(Source data)
┄┄┄┄┄┄┄┄┄┄┄┄┄┄┄┄┄┄┄┄
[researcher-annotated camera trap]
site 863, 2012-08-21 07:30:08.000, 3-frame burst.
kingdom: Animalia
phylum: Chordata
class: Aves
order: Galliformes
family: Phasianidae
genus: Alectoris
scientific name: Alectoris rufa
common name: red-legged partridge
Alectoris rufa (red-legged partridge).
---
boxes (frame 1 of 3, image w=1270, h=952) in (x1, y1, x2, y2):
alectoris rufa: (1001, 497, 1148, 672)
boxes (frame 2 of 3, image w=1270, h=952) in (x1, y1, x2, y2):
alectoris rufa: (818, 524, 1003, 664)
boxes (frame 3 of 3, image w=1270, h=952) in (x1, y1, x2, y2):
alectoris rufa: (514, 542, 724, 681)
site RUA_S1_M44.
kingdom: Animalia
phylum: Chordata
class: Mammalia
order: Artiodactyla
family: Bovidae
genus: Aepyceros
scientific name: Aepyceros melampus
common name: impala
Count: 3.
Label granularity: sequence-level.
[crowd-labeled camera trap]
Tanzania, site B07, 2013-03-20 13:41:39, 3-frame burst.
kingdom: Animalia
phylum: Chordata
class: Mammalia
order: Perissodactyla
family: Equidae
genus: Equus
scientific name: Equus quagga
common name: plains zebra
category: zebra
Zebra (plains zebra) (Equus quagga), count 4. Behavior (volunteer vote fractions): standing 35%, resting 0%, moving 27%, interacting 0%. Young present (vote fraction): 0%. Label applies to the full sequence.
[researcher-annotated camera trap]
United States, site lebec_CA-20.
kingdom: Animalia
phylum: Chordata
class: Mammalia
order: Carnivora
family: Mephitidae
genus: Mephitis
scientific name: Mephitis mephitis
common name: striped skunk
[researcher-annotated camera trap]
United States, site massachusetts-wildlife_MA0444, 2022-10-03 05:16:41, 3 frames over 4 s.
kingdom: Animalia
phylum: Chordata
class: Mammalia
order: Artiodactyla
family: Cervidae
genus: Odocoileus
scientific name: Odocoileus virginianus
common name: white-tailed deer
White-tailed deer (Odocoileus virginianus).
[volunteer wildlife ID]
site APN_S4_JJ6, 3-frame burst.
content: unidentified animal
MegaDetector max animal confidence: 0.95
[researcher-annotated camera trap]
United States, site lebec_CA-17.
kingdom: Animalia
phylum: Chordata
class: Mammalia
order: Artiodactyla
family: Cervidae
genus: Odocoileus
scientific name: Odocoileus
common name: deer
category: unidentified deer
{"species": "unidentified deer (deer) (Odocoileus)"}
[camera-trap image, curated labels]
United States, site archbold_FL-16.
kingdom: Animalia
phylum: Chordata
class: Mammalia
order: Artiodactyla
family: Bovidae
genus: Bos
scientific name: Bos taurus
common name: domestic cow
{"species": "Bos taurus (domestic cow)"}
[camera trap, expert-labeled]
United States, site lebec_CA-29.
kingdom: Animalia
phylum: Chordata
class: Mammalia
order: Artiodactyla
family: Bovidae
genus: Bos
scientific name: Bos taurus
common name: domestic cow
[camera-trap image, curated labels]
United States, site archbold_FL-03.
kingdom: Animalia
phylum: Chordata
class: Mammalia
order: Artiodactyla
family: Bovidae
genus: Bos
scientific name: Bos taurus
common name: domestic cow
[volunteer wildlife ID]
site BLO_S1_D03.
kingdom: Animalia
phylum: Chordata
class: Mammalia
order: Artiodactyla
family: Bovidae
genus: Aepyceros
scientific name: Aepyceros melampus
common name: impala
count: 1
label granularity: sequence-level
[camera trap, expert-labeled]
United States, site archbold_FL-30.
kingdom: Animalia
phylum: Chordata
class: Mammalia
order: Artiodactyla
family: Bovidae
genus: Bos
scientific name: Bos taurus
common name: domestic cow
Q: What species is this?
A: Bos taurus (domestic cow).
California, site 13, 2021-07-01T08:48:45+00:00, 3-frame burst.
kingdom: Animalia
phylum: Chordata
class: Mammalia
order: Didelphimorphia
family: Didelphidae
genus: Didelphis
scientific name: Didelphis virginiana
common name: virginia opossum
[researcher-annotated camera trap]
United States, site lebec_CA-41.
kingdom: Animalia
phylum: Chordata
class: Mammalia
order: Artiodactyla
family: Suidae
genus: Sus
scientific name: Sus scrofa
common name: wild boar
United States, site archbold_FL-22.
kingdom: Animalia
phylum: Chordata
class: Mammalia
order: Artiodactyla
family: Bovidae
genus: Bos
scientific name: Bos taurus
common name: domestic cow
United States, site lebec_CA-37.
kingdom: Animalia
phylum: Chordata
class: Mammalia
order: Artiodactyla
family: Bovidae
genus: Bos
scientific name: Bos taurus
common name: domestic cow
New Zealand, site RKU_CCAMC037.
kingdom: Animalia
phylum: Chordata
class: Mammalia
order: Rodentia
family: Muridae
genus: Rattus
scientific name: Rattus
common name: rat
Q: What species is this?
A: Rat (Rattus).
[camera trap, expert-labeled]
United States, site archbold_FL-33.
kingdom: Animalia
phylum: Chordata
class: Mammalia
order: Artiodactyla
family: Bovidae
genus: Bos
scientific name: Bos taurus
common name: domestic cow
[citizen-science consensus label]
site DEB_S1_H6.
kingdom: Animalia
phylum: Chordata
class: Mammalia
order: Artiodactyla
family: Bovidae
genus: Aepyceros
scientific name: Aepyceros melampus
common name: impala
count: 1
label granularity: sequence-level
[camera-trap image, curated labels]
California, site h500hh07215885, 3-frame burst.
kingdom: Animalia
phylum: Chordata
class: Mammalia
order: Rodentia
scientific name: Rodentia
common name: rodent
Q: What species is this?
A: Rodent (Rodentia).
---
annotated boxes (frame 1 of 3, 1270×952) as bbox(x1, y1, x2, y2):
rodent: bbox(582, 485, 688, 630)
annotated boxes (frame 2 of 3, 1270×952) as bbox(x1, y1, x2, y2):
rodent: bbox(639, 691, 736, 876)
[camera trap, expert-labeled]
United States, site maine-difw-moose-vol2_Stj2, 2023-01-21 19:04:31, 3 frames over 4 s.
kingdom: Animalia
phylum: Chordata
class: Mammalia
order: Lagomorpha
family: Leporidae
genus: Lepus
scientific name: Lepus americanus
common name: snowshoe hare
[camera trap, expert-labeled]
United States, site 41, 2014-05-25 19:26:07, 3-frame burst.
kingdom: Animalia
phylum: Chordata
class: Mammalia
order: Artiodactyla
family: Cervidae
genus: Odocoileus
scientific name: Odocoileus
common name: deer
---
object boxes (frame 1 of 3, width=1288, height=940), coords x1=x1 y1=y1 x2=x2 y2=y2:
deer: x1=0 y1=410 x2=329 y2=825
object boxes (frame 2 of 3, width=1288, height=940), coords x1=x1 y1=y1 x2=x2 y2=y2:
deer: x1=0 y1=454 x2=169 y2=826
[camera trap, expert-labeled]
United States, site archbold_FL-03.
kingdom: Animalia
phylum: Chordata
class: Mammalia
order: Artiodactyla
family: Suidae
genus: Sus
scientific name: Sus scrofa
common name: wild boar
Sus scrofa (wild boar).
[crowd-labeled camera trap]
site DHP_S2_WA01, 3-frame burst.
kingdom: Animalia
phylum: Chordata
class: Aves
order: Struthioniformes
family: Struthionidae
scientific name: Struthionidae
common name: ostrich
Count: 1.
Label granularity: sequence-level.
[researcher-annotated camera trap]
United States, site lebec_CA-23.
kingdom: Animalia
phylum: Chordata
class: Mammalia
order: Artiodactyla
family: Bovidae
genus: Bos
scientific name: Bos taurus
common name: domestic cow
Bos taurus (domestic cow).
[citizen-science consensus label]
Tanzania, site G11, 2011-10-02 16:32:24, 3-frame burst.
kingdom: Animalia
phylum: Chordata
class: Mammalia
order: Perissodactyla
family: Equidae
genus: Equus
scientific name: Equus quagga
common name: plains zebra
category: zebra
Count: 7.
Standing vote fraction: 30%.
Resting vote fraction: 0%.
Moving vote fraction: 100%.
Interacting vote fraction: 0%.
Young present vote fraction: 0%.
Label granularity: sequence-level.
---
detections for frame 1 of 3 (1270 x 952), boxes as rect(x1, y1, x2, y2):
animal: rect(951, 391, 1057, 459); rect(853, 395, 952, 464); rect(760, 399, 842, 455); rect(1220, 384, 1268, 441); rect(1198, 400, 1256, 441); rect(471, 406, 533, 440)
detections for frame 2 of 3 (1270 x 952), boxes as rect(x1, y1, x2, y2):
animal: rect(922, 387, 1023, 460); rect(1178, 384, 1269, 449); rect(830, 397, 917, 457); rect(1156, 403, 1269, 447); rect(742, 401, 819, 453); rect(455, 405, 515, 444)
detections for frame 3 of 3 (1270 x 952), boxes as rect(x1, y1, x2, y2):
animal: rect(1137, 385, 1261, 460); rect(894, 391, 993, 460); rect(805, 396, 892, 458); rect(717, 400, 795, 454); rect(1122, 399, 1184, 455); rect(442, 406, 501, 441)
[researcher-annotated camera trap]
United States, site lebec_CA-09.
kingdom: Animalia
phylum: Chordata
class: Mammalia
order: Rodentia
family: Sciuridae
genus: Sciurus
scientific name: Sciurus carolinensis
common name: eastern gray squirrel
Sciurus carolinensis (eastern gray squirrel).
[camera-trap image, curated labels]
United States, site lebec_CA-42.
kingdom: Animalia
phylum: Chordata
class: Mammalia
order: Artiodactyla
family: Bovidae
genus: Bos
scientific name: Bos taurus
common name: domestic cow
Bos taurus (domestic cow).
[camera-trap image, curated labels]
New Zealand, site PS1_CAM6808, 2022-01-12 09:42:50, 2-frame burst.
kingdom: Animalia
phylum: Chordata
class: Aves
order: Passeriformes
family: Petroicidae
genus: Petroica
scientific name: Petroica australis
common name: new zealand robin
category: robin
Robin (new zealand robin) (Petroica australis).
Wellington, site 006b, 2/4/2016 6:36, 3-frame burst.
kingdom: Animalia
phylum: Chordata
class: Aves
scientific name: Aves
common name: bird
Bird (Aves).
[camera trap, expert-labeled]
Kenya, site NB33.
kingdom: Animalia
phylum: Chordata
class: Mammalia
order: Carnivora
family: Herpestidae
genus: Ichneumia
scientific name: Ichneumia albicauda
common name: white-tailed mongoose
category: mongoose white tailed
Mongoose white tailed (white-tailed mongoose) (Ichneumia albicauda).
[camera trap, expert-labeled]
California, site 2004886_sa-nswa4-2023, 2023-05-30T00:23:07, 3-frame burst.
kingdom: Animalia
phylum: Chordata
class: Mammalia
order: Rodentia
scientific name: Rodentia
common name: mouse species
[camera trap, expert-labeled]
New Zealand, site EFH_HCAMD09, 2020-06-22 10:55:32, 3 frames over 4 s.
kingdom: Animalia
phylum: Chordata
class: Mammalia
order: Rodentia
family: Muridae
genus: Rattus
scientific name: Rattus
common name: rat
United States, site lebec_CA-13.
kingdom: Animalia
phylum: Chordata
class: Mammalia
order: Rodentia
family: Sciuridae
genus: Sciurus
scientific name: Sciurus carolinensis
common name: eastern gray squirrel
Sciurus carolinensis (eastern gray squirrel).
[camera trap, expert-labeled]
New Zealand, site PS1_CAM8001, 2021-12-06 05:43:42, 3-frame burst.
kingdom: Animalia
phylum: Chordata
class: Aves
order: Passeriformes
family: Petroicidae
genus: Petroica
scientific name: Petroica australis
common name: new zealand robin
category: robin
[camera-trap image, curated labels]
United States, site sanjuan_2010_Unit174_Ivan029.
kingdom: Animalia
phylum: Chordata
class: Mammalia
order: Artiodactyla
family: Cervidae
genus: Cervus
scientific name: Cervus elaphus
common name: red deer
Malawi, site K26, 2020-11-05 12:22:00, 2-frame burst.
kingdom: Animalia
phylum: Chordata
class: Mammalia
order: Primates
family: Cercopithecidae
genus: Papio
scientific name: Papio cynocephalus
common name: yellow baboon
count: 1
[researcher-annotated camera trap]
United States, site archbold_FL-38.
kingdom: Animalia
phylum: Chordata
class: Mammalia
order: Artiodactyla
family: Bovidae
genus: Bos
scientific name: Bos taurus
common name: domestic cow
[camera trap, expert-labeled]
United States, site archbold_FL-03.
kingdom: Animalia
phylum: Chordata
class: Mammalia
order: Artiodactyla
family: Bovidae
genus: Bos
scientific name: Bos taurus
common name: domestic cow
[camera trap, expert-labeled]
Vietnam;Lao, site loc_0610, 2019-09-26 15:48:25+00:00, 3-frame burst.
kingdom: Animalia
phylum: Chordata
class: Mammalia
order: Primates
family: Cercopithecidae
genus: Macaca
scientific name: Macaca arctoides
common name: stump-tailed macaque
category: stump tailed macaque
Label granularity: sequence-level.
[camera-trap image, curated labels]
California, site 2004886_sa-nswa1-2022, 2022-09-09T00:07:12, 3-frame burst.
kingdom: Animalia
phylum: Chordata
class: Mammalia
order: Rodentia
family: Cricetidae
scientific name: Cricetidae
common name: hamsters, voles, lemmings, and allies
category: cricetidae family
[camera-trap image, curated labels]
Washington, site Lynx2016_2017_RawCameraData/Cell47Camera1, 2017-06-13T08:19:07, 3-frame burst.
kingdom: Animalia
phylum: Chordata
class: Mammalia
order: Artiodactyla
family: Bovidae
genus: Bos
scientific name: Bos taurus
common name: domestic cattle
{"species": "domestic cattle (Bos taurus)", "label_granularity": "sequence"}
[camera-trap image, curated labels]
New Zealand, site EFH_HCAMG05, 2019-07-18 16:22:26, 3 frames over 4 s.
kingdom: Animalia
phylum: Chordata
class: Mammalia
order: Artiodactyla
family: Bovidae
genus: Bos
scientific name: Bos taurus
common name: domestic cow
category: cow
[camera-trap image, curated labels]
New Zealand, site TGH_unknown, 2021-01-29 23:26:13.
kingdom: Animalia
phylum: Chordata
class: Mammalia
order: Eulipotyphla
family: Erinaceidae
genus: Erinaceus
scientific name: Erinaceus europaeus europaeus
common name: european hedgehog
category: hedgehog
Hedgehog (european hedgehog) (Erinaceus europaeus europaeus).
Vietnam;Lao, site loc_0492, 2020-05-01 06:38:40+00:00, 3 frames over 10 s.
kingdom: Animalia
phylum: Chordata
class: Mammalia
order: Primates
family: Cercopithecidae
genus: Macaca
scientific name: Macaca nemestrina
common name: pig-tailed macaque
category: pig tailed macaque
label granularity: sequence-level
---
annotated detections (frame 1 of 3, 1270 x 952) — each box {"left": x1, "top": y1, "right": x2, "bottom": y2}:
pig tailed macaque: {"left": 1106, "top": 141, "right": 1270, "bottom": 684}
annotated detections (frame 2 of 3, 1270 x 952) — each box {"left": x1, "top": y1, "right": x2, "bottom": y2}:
┄┄┄┄┄┄┄┄┄┄┄┄┄┄┄┄┄┄┄┄
> _Work order_: Each line, beginning at the one that contains "Vietnam;Lao, site loc_0492, 2020-05-01" and continuing through the end of the records, must be written out exactly, first and last included.

> _Task result_:
Vietnam;Lao, site loc_0492, 2020-05-01 06:38:40+00:00, 3 frames over 10 s.
kingdom: Animalia
phylum: Chordata
class: Mammalia
order: Primates
family: Cercopithecidae
genus: Macaca
scientific name: Macaca nemestrina
common name: pig-tailed macaque
category: pig tailed macaque
label granularity: sequence-level
---
annotated detections (frame 1 of 3, 1270 x 952) — each box {"left": x1, "top": y1, "right": x2, "bottom": y2}:
pig tailed macaque: {"left": 1106, "top": 141, "right": 1270, "bottom": 684}
annotated detections (frame 2 of 3, 1270 x 952) — each box {"left": x1, "top": y1, "right": x2, "bottom": y2}:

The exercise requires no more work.